The data
- Opening Delimiter -
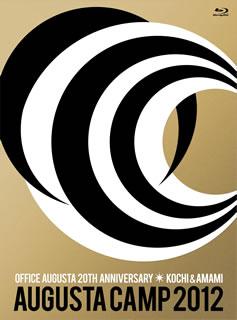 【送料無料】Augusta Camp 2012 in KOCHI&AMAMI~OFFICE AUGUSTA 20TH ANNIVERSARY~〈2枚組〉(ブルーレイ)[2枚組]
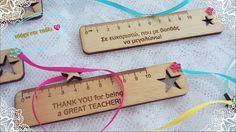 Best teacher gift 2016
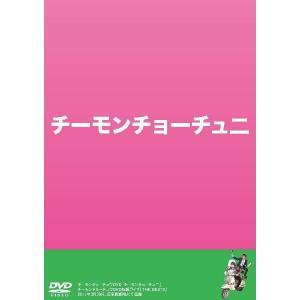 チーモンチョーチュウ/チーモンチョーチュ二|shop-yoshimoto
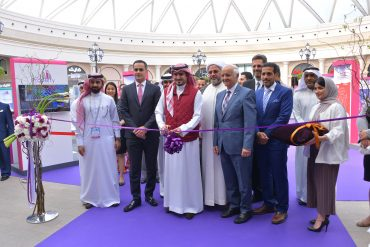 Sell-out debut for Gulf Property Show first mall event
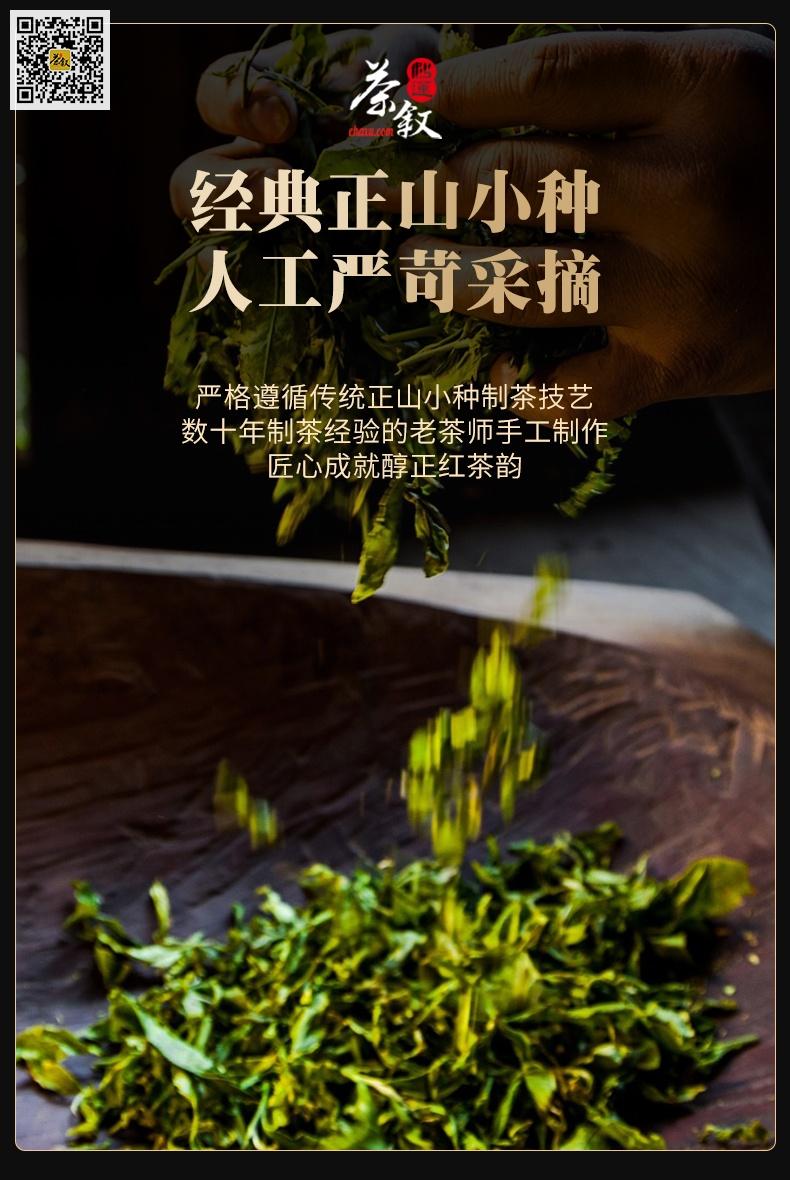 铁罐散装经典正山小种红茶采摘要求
- Closing Delimiter -
Description of the task
What is needed is every line from the one with "チーモンチョーチュウ/チーモンチョーチュ二|shop-yoshimoto" to the final line of the listing above, set down exactly and with the pictures left out.

Expected answer
 チーモンチョーチュウ/チーモンチョーチュ二|shop-yoshimoto
 Sell-out debut for Gulf Property Show first mall event
 铁罐散装经典正山小种红茶采摘要求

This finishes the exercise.